_AIM OF THE EXERCISE_: Every entry below is to be returned unchanged. Images are not part of the copy.

(Collected data)

--

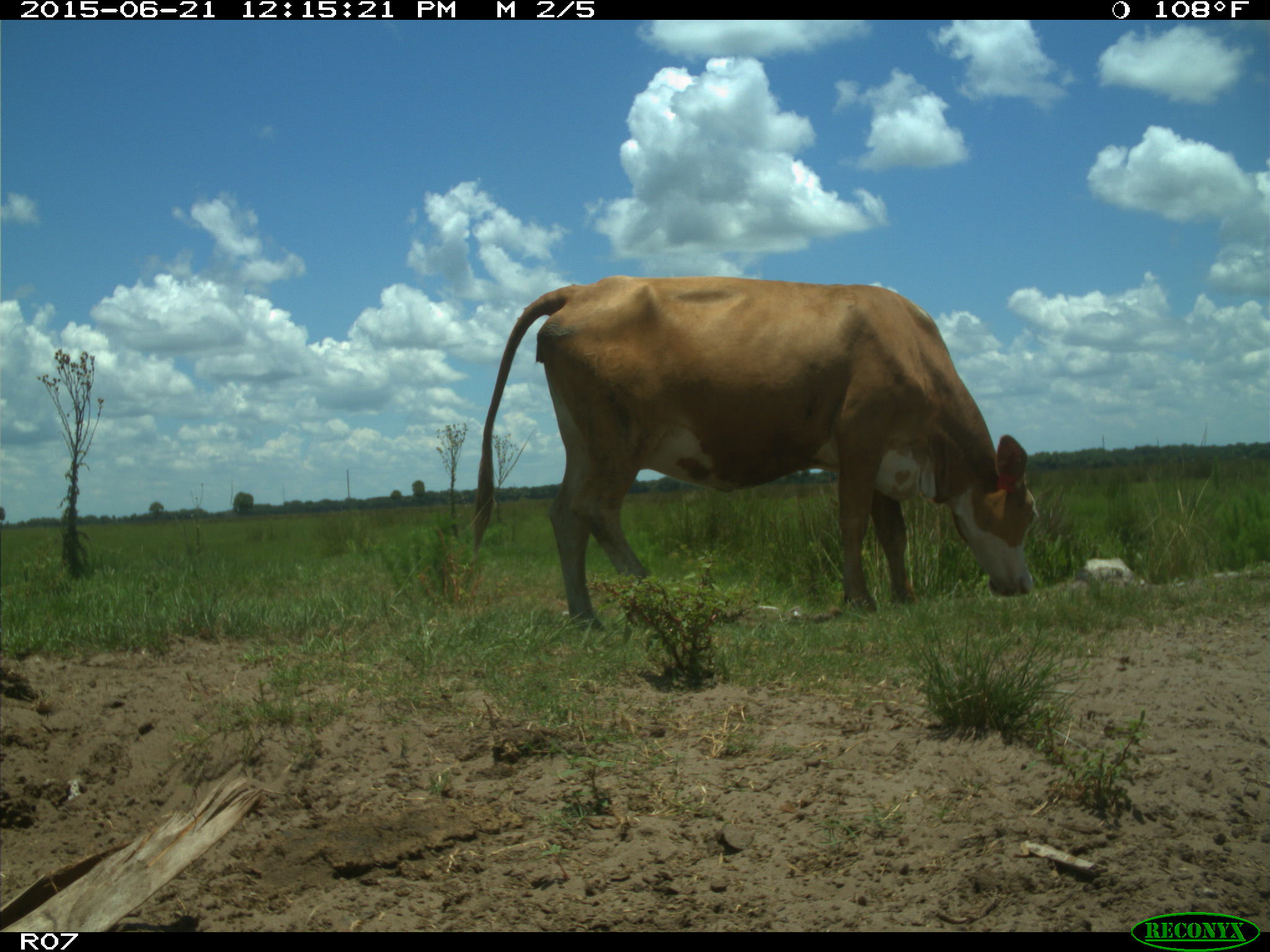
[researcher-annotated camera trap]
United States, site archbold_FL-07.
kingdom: Animalia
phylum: Chordata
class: Mammalia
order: Artiodactyla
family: Bovidae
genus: Bos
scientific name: Bos taurus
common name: domestic cow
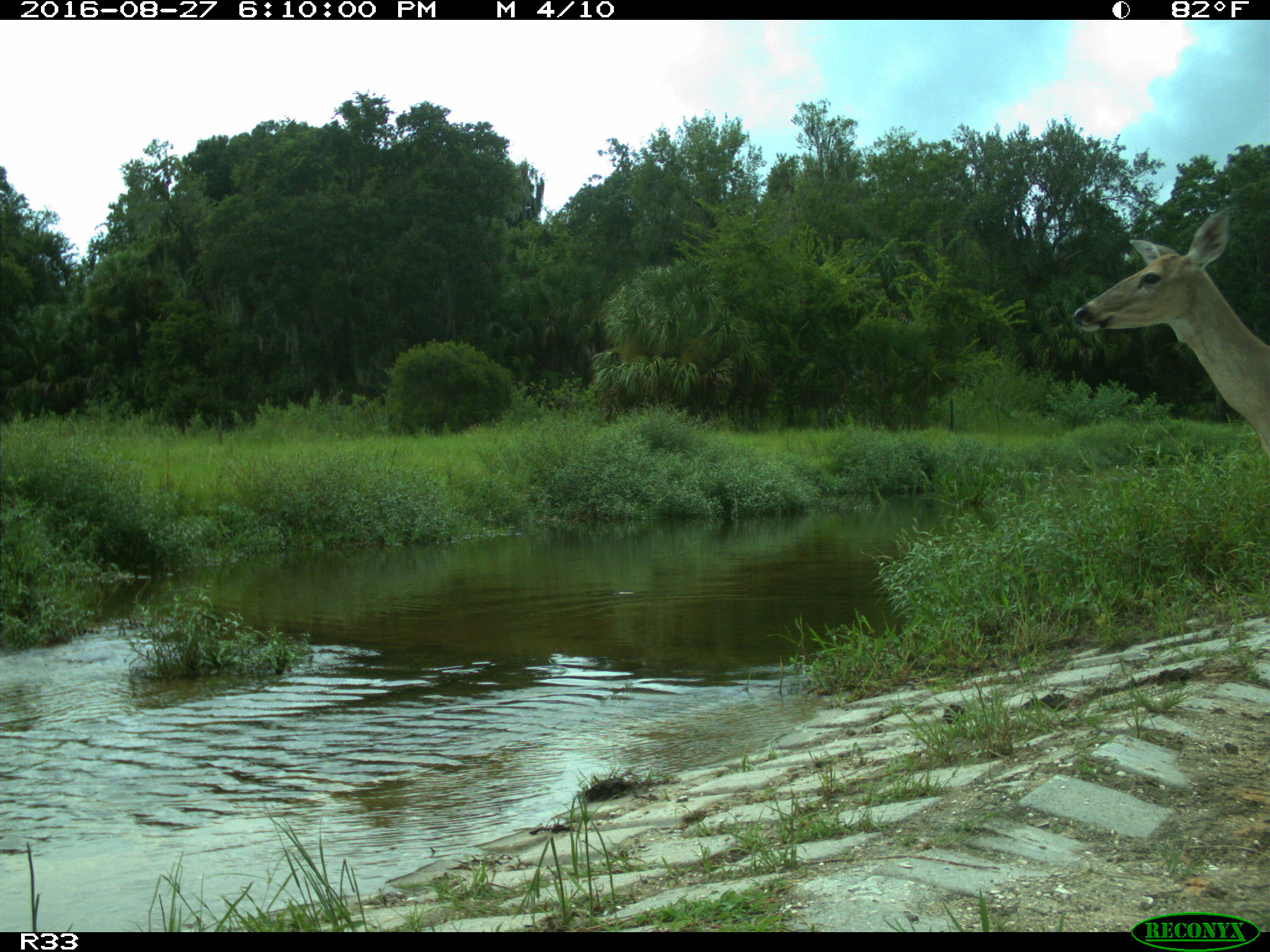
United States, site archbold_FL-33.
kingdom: Animalia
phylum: Chordata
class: Mammalia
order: Artiodactyla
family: Cervidae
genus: Odocoileus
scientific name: Odocoileus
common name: deer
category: unidentified deer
Unidentified deer (deer) (Odocoileus).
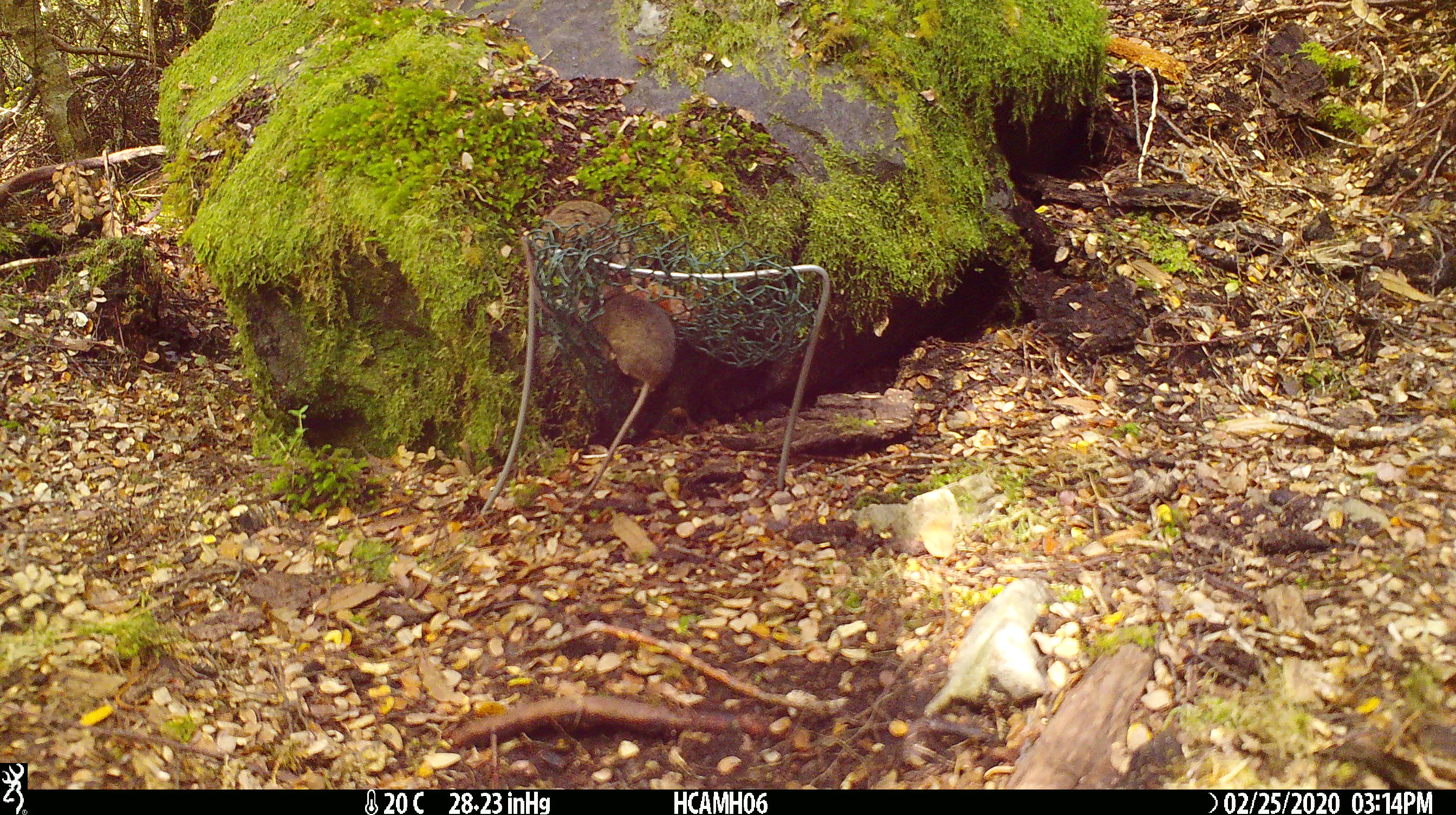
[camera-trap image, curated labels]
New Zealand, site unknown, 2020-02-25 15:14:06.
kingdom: Animalia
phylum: Chordata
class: Mammalia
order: Rodentia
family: Muridae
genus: Mus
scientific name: Mus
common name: mouse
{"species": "mouse (Mus)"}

--

_SOLUTION FOR THIS EXERCISE_:
[researcher-annotated camera trap]
United States, site archbold_FL-07.
kingdom: Animalia
phylum: Chordata
class: Mammalia
order: Artiodactyla
family: Bovidae
genus: Bos
scientific name: Bos taurus
common name: domestic cow
United States, site archbold_FL-33.
kingdom: Animalia
phylum: Chordata
class: Mammalia
order: Artiodactyla
family: Cervidae
genus: Odocoileus
scientific name: Odocoileus
common name: deer
category: unidentified deer
Unidentified deer (deer) (Odocoileus).
[camera-trap image, curated labels]
New Zealand, site unknown, 2020-02-25 15:14:06.
kingdom: Animalia
phylum: Chordata
class: Mammalia
order: Rodentia
family: Muridae
genus: Mus
scientific name: Mus
common name: mouse
{"species": "mouse (Mus)"}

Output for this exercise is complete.